Le gouvernement ivoirien poursuit sa campagne de démolition de logements à Abidjan. La dernière opération en date s’est déroulée dans le quartier de Vridi 3, situé à proximité du port de la capitale économique.
Les autorités assurent que ces interventions visent à détruire des habitations construites dans des zones à risque et à améliorer l’aménagement urbain. Une justification contestée par de nombreux habitants, qui dénoncent des expulsions réalisées sans préavis suffisant ni solutions de relogement adaptées.
« On dit que c’est pour le développement du pays, on ne peut pas dire non.
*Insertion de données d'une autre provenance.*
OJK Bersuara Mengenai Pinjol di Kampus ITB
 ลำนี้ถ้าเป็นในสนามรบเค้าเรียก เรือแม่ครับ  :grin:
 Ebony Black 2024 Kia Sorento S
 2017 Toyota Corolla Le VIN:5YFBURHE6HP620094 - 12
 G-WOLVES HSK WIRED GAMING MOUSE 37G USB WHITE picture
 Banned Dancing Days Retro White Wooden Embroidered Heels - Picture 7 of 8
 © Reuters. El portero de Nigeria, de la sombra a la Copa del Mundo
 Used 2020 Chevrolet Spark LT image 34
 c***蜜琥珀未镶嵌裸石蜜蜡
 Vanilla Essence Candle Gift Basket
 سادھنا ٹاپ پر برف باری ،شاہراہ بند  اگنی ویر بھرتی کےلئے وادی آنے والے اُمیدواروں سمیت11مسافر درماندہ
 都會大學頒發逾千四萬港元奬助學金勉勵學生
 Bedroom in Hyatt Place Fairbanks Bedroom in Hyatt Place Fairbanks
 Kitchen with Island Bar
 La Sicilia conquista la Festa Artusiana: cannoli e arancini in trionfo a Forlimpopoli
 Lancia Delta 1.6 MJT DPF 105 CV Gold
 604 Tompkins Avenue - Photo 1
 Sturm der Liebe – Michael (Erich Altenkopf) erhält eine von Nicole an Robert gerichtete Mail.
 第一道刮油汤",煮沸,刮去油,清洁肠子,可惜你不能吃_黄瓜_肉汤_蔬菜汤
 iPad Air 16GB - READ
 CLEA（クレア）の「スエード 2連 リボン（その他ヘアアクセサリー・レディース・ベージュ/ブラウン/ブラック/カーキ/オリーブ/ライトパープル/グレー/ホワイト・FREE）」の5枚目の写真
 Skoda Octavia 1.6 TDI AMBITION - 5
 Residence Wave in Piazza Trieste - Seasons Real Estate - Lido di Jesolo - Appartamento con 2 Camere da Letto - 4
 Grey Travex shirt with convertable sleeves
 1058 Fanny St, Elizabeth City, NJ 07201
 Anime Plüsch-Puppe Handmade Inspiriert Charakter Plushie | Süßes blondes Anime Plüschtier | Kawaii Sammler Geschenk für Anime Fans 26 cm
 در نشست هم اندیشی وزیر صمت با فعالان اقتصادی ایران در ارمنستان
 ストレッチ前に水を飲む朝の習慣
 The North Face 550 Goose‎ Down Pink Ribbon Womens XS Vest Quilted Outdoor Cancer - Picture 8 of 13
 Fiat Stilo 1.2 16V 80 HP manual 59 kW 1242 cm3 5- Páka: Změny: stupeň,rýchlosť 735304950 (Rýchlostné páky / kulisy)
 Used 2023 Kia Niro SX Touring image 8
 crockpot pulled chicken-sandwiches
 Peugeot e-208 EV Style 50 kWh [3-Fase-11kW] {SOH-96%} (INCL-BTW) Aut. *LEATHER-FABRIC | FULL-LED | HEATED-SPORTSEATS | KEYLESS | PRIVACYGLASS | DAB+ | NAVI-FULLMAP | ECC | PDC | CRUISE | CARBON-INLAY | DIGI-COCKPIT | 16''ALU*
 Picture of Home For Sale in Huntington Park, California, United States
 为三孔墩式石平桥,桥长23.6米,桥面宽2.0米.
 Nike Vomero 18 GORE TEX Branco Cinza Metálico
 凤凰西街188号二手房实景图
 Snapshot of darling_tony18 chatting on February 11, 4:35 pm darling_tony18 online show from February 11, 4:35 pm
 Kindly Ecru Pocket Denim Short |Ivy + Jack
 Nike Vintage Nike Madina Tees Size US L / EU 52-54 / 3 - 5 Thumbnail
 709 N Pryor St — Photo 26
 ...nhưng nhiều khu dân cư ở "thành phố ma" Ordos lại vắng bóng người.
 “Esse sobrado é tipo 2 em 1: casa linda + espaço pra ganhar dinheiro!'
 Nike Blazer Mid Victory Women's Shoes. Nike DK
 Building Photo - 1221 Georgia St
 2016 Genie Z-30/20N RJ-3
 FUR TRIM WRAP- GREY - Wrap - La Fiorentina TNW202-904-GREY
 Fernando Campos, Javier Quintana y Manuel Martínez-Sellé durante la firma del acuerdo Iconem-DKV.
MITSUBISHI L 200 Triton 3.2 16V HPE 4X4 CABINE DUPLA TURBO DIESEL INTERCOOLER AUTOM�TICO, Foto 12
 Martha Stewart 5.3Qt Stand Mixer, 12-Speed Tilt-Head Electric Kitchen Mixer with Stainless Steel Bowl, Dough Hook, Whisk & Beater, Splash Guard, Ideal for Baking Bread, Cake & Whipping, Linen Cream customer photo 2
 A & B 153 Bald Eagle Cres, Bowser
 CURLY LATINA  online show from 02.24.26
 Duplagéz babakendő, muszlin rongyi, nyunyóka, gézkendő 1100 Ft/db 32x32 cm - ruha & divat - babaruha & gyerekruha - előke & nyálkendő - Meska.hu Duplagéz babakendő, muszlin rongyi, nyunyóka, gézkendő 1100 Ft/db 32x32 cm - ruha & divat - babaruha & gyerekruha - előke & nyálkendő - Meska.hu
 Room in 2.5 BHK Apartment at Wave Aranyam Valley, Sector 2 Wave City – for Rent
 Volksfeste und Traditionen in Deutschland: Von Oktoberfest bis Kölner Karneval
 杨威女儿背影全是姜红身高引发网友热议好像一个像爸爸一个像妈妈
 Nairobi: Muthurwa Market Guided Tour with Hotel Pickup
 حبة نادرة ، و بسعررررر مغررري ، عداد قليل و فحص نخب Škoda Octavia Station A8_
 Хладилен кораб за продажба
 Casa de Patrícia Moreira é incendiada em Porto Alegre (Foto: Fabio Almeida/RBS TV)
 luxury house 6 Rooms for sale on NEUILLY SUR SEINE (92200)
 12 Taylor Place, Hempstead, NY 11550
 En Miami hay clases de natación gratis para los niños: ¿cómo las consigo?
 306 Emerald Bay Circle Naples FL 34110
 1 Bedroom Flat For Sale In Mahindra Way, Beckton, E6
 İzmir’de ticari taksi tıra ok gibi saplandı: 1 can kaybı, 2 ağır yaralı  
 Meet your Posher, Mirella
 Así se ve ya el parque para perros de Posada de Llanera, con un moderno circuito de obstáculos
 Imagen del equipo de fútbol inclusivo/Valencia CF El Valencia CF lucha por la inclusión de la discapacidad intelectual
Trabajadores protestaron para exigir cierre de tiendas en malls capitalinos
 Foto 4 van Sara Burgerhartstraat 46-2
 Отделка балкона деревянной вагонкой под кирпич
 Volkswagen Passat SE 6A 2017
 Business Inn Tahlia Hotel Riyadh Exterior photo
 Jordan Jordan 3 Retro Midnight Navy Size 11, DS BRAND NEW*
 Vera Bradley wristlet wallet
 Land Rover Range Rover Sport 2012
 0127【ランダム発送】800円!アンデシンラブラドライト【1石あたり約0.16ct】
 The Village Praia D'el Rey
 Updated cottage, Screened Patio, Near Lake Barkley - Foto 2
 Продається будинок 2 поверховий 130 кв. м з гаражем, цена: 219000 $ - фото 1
On est épuisés et on souffre », témoigne Ousmane Kindo, dont le logement a été détruit.
Cette nouvelle vague de démolitions ravive les critiques déjà formulées lors des opérations menées en 2023 et 2024. À l’époque, des dizaines de milliers de personnes avaient été contraintes de quitter leurs habitations ou leurs commerces dans plusieurs quartiers d’Abidjan. Nombre d’entre elles avaient dénoncé l’absence d’indemnisation et de mesures d’accompagnement.
Parmi les habitants touchés à Vridi 3, l’inquiétude grandit face à la difficulté de se reloger. « Aujourd’hui, ils ont démoli les maisons. Pour trouver un nouveau logement, on nous demande entre 150 000 et 250 000 francs CFA. Nous n’avons pas les moyens. Même trouver du travail est devenu difficile », déplore Sana Ali, également expulsée.
De son côté, l’administration du district d’Abidjan affirme cibler les quartiers informels implantés dans des zones exposées aux inondations et aux glissements de terrain afin de prévenir d’éventuelles catastrophes humaines. Les autorités n’excluent pas la poursuite des démolitions dans les prochains jours.
Le quartier de Vridi 3, plus connu sous le nom de « Zimbabwe », compte environ 40 000 habitants. La municipalité de Port-Bouët, dont dépend cette zone et dirigée par l’opposition, a critiqué les méthodes employées par les autorités administratives et appelé à la mise en place d’une aide d’urgence pour les familles désormais sans abri.
Alors que le gouvernement défend une opération d’intérêt public, les habitants concernés réclament davantage de dialogue, d’accompagnement et de garanties, avant toute nouvelle intervention.